**RECORDS FOR THIS TASK:**

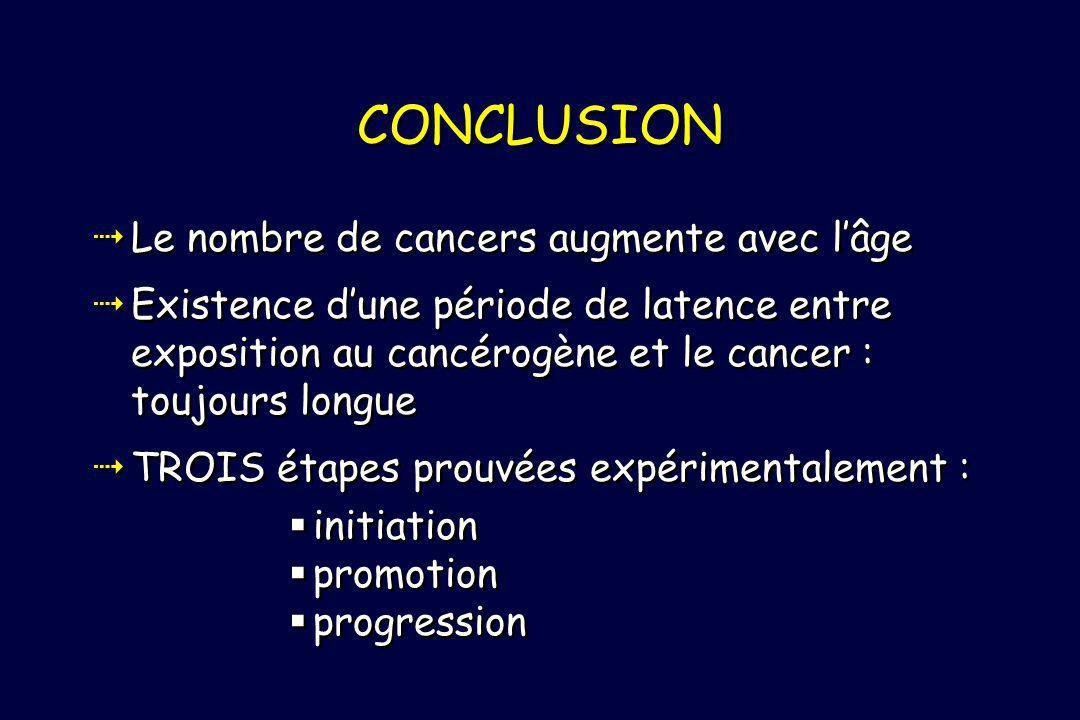 CONCLUSION Le nombre de cancers augmente avec lâge Existence dune période de latence entre exposition au cancérogène et le cancer : toujours longue TR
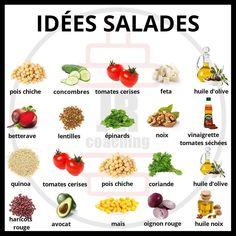 Healthy Chips, Healthy Banana Bread, Healthy Cake, Healthy Muffins, Healthy Smoothies, Healthy Desserts, Diabetic Food List, Diabetic Recipes, Diet Recipes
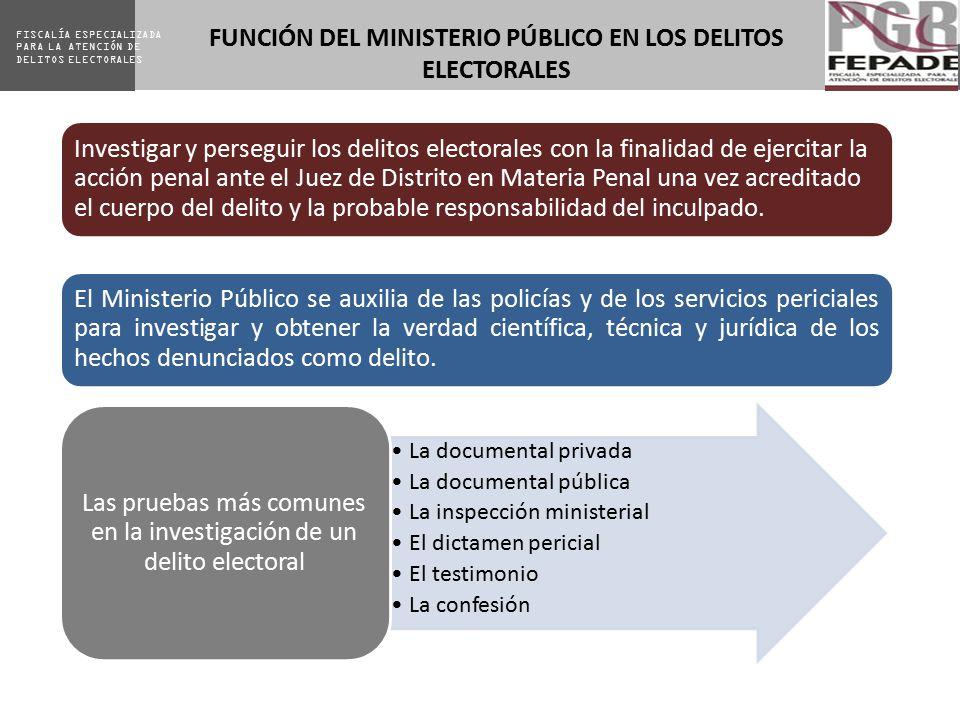 FUNCIÓN DEL MINISTERIO PÚBLICO EN LOS DELITOS ELECTORALES
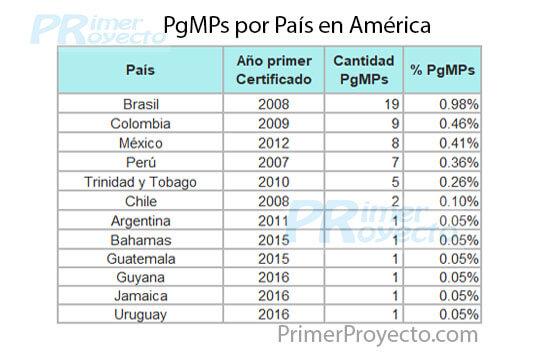 pgmp_dato AL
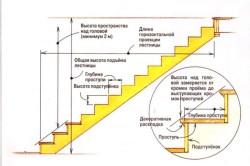 Схема одномаршевой лестницы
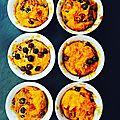 Les muffins salés du matin [petit-déjeuner chrononutrition]
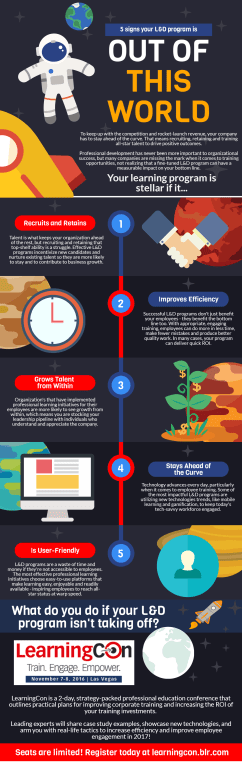 learningcon-inforgraphic-fall-2016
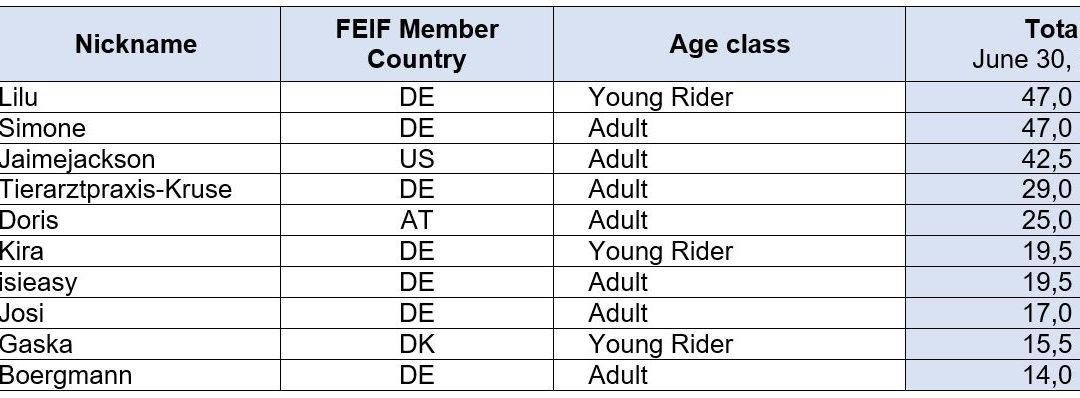 FEIF Tour Rider Cup 2021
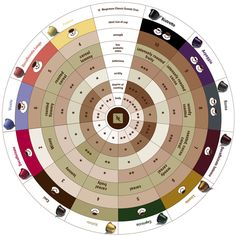 nespresso guide.jpg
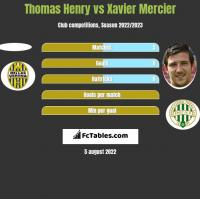 Thomas Henry vs Xavier Mercier h2h player stats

**YOUR TASK:** Set down every line above exactly, pictures excluded.

**OUTPUT OF THE TASK:**
 CONCLUSION Le nombre de cancers augmente avec lâge Existence dune période de latence entre exposition au cancérogène et le cancer : toujours longue TR
 Healthy Chips, Healthy Banana Bread, Healthy Cake, Healthy Muffins, Healthy Smoothies, Healthy Desserts, Diabetic Food List, Diabetic Recipes, Diet Recipes
 FUNCIÓN DEL MINISTERIO PÚBLICO EN LOS DELITOS ELECTORALES
 pgmp_dato AL
 Схема одномаршевой лестницы
 Les muffins salés du matin [petit-déjeuner chrononutrition]
 learningcon-inforgraphic-fall-2016
 FEIF Tour Rider Cup 2021
 nespresso guide.jpg
 Thomas Henry vs Xavier Mercier h2h player stats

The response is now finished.